İnsan Özgürleşmekten Korkuyor

Abone Ol

Dünyaya geldiğimizde ihtiyaçlarımızı karşılamayacak kadar acizizdir ve annenin desteğine ihtiyaç duyarız. Fakat genetik kodlarımızda öylesine zengin istidatlarla donatılmışızdır ki, gün geçtikçe o küçücük beden bize dar gelmeye başlar. Ebeveynlerimizin özenle seçtikleri ismi, aklımızı, irademizi, vicdanımızı ve özgürlüğe açılan ufkumuzu dikkate almazlar ve çocuk diye hitap ederler. Oysa saatlerimizi özgürlüğe kurmuşuzdur ve koskoca bir evreni içimizde taşırız. Bedenimiz toprakla buluşurken ruhumuz yönünü özgürlüğe doğru döner ve esarete yatkın değilizdir. Fakat daha sonra baskın ideolojiler, çevresel faktörler, tarihsel alışkanlıklar, köhne gelenekler, özgürlüğe açılan ışığı söndürür ve dört tarafı kapalı bir mahzene hapsoluruz. Bu dar mahzenden çıkabilmek için çare arasak da bedel ödemeyi göze alamaz ve alışırız esarete.

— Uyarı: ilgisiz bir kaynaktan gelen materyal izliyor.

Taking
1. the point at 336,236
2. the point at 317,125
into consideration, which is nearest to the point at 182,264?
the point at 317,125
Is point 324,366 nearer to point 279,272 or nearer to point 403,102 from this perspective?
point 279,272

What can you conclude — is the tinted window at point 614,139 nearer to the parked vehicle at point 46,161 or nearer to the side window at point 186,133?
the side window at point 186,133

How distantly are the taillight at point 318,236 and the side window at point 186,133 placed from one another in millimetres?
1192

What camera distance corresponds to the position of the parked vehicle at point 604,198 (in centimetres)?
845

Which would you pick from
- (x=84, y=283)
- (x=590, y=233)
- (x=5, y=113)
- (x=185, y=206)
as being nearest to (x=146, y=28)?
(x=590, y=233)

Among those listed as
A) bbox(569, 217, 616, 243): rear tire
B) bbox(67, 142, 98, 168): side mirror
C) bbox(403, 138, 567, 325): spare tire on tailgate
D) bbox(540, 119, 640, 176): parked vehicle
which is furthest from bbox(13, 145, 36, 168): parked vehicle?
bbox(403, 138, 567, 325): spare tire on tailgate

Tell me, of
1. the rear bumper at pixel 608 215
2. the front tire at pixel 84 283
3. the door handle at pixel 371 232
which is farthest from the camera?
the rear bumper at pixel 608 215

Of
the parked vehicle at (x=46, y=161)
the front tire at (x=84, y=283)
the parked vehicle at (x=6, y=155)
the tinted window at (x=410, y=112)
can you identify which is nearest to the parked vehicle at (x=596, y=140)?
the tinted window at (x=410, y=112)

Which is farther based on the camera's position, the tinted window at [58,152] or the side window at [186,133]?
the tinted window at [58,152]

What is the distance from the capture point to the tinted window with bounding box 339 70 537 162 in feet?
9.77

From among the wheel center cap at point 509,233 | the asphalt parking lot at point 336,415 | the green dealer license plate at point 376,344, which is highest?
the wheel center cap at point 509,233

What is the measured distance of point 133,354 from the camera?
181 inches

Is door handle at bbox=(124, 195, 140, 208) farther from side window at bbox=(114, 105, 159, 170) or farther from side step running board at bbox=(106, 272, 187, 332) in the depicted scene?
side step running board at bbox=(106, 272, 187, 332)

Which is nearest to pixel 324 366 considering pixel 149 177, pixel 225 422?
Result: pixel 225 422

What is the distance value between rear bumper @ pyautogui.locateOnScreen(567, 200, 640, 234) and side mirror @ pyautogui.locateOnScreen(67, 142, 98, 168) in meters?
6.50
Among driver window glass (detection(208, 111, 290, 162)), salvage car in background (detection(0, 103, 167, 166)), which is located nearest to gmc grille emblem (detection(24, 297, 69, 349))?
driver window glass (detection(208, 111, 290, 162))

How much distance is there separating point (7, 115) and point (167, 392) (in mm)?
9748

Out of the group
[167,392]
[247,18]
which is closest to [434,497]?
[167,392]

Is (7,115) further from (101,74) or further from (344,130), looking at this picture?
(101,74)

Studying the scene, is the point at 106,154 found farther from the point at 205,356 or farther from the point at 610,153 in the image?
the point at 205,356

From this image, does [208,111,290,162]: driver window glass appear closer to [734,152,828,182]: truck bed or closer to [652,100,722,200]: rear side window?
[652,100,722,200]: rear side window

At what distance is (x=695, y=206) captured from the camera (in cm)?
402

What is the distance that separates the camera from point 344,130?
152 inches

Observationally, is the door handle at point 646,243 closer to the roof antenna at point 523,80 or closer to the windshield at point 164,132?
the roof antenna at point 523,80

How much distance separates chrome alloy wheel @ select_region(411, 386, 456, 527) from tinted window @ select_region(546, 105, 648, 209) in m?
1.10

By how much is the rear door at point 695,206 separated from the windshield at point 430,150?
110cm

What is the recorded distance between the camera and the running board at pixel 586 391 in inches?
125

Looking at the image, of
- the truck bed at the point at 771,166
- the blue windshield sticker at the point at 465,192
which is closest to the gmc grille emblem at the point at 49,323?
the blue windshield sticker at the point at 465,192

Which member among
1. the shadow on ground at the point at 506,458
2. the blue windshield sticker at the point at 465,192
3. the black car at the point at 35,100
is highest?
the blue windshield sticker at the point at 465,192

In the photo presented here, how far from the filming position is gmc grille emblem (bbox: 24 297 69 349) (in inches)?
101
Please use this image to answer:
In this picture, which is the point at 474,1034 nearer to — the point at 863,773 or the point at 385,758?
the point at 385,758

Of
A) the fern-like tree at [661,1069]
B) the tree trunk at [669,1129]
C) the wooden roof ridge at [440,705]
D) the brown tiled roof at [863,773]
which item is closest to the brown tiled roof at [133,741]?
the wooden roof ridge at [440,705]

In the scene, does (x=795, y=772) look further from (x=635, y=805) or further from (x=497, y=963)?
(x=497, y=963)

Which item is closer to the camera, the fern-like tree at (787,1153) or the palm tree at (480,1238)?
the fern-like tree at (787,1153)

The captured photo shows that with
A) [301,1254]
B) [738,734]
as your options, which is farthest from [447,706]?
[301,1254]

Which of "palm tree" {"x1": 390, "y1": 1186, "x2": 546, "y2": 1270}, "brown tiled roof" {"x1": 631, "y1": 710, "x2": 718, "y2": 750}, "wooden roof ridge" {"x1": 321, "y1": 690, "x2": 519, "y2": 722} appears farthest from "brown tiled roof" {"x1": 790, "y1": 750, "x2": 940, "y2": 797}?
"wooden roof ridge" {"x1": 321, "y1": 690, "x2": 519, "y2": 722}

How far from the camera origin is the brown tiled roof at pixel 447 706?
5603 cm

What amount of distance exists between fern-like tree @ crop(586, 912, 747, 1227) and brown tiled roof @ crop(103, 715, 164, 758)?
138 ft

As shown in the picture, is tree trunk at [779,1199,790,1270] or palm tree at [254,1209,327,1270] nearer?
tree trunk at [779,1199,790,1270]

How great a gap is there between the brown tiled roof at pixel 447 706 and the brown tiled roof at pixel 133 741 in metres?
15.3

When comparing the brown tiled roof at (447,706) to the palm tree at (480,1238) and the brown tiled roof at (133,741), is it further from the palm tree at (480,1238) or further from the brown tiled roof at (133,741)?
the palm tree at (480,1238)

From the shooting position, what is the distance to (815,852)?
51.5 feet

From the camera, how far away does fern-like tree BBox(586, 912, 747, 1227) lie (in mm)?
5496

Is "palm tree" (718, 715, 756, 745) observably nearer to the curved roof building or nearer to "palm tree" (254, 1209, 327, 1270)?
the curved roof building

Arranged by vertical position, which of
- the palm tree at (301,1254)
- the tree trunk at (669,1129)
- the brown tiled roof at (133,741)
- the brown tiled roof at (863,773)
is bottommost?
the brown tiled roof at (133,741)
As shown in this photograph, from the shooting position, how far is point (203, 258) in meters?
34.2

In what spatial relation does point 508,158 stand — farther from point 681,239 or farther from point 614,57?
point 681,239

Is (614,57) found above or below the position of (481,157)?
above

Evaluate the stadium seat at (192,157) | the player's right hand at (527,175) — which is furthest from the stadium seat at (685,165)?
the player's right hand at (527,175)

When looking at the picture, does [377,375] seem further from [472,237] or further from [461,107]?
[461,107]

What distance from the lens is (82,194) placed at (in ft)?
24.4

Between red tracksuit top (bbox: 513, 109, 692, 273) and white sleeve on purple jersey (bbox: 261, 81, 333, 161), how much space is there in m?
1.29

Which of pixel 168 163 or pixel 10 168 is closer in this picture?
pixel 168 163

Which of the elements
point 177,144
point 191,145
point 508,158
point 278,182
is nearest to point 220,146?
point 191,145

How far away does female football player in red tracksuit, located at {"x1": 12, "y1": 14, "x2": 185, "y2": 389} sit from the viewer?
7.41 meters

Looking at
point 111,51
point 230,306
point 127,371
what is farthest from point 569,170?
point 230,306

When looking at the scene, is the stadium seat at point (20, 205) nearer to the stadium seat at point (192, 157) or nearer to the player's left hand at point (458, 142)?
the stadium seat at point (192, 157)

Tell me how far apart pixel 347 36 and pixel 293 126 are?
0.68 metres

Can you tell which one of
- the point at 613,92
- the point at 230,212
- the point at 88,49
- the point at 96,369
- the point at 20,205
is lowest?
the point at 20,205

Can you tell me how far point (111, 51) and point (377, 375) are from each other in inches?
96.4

İnsanın hareket ve eylem kabiliyetini kaybedip araçların gölgesine sığındığı bir çağda yaşıyoruz. Ve sanırım insanoğlu çağın hiçbir evresinde de bu kadar körleşme, ifade yoksunluğu ve esaret acısı yaşamadı, hürriyetine bu kadar büyük bir hınçla kast etmeye çalışan bir zihniyetle karşı karşıya gelmedi. İnsan özgür doğdu fakat onu bu alanda sabitleyecek olan değerler sanırım tarihin hiçbir döneminde bu kadar gaddar ve yıkıcı tavırlarla karşı karşıya kalmadı.

İyiliğin hapsedilip, kötülerin kahraman ilan edildiği bir dönemde insanlar dirençlerini kaybettiler ve esarete rıza gösterir oldular.

Ve… Görmekteyiz ki, bu karanlık esaret, tarihin kör zindanlarıyla, mevcut ideolojilerin bağnaz ve çıkarcı tuzaklarıyla, anlamsız taassuplarıyla, köhne gelenekleriyle, gösteriş, hırs ve vurdumduymaz, katı ve duyarsız kalpleriyle özgür ruhları hapsedip, köleleştiriyor. Bu karanlık esaret insanlığı, özgürleşmenin yegâne anahtarı olan tevhit çizgisinden uzaklaştırarak envai çeşit ilahların sultası altına girmeye zorluyor. Artık, inanma, güvenme, tapınma, sığınma, dua etme gibi en temel ihtiyaçların, geçici heveslere, maddi donanımlara, anlamsız vehimlere dönüştüğünü görüyoruz.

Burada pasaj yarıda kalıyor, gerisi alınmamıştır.